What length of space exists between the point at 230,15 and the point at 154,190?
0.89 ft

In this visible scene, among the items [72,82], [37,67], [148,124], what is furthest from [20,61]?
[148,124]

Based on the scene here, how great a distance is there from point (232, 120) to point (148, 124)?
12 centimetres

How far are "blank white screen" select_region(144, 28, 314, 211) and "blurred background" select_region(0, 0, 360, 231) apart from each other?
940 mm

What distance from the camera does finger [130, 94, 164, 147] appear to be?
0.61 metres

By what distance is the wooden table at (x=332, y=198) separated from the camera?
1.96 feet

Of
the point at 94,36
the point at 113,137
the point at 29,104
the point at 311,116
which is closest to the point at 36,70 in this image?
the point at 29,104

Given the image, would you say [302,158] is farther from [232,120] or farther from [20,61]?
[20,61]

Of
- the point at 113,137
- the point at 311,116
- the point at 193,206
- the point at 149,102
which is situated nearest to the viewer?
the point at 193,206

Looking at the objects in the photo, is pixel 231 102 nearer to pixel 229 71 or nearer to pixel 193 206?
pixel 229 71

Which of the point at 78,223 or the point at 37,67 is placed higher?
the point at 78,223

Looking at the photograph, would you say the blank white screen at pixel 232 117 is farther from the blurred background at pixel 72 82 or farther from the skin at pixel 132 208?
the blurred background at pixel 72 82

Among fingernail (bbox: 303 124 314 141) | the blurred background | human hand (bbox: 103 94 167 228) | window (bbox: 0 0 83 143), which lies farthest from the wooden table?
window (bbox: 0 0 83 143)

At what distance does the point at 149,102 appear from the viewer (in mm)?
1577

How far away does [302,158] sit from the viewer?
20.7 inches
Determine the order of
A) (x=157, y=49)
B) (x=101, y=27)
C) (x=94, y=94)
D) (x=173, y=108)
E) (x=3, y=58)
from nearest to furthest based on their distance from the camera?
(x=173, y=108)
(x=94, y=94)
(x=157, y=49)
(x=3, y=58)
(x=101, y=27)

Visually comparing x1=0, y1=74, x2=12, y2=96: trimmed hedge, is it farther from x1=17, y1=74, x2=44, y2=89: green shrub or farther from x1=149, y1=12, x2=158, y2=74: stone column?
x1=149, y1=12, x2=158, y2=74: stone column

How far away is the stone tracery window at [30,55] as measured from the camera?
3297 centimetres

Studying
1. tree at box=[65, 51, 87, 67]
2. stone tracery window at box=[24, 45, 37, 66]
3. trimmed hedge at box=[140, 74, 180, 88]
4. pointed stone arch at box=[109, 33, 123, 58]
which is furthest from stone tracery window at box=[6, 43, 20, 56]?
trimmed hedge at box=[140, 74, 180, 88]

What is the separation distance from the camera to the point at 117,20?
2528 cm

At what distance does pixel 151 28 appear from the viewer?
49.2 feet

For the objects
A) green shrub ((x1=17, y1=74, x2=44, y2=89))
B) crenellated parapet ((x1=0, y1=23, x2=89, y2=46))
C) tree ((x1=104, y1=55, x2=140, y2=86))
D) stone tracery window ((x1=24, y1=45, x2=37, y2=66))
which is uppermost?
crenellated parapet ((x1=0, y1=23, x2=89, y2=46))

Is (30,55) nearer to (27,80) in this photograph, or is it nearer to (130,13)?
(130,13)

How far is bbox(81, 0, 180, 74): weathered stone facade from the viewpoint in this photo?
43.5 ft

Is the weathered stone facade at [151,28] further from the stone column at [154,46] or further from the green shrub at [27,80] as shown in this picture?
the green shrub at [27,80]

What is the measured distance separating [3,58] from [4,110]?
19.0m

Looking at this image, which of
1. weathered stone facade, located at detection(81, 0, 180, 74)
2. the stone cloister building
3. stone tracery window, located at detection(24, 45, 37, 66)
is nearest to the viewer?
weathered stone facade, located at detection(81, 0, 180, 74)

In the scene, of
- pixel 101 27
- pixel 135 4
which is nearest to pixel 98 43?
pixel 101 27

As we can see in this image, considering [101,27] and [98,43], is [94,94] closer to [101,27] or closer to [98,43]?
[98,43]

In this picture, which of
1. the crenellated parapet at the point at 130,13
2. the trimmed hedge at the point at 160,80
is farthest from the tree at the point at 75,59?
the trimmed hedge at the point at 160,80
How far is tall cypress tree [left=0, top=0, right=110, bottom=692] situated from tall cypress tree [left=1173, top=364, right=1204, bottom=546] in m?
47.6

┄┄┄┄┄┄┄┄┄┄

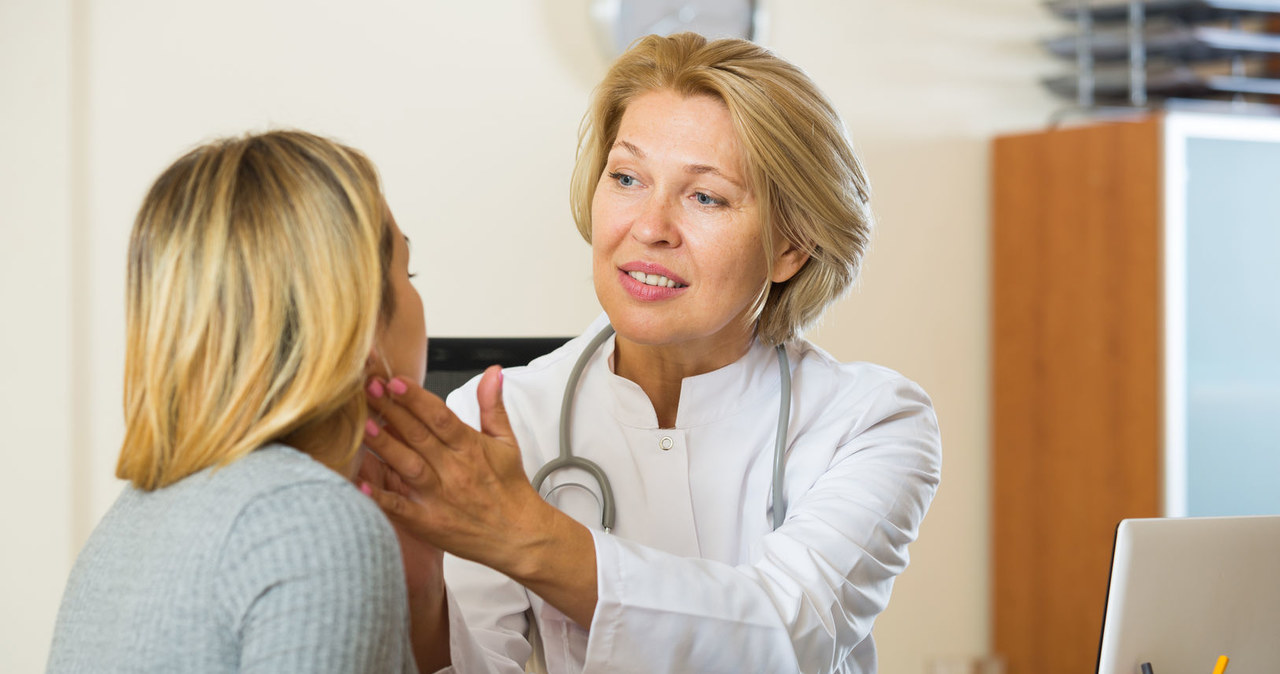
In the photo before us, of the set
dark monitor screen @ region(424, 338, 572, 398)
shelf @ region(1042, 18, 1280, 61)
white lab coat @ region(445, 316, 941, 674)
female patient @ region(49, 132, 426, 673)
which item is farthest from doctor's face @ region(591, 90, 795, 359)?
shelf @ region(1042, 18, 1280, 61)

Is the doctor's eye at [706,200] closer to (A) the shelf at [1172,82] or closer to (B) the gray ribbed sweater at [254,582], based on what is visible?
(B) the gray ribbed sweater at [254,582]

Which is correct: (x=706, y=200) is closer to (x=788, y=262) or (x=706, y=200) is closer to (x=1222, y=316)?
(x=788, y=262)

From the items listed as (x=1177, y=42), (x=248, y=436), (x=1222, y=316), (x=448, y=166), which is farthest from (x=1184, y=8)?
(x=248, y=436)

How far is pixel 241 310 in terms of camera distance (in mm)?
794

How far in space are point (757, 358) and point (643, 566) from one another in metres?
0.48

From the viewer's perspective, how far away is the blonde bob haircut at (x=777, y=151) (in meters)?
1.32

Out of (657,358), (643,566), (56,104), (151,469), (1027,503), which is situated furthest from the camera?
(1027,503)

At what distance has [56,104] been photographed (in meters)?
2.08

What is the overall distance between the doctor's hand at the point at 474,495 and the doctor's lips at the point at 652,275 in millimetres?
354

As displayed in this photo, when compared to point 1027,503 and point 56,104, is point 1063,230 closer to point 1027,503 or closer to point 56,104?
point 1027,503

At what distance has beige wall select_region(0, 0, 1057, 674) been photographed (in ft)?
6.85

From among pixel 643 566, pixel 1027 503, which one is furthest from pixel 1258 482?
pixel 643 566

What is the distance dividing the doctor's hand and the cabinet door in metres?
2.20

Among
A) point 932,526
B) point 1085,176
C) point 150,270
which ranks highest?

┄┄┄┄┄┄┄┄┄┄

# Work instructions
Recast the stretch of material from the line containing "At what distance does the" through the line containing "3297 centimetres" as a Markdown table with the columns Row and Line. Give each nonblank line its own numbered row and leave out blank lines.

# Complete answer
| Row | Line |
|---|---|
| 1 | At what distance does the point at 149,102 appear from the viewer (in mm)? |
| 2 | 1577 |
| 3 | How far away does [302,158] sit from the viewer? |
| 4 | 20.7 inches |
| 5 | Determine the order of |
| 6 | A) (x=157, y=49) |
| 7 | B) (x=101, y=27) |
| 8 | C) (x=94, y=94) |
| 9 | D) (x=173, y=108) |
| 10 | E) (x=3, y=58) |
| 11 | from nearest to furthest based on their distance from the camera? |
| 12 | (x=173, y=108) |
| 13 | (x=94, y=94) |
| 14 | (x=157, y=49) |
| 15 | (x=3, y=58) |
| 16 | (x=101, y=27) |
| 17 | Visually comparing x1=0, y1=74, x2=12, y2=96: trimmed hedge, is it farther from x1=17, y1=74, x2=44, y2=89: green shrub or farther from x1=149, y1=12, x2=158, y2=74: stone column? |
| 18 | x1=149, y1=12, x2=158, y2=74: stone column |
| 19 | How far away is the stone tracery window at [30,55] as measured from the camera? |
| 20 | 3297 centimetres |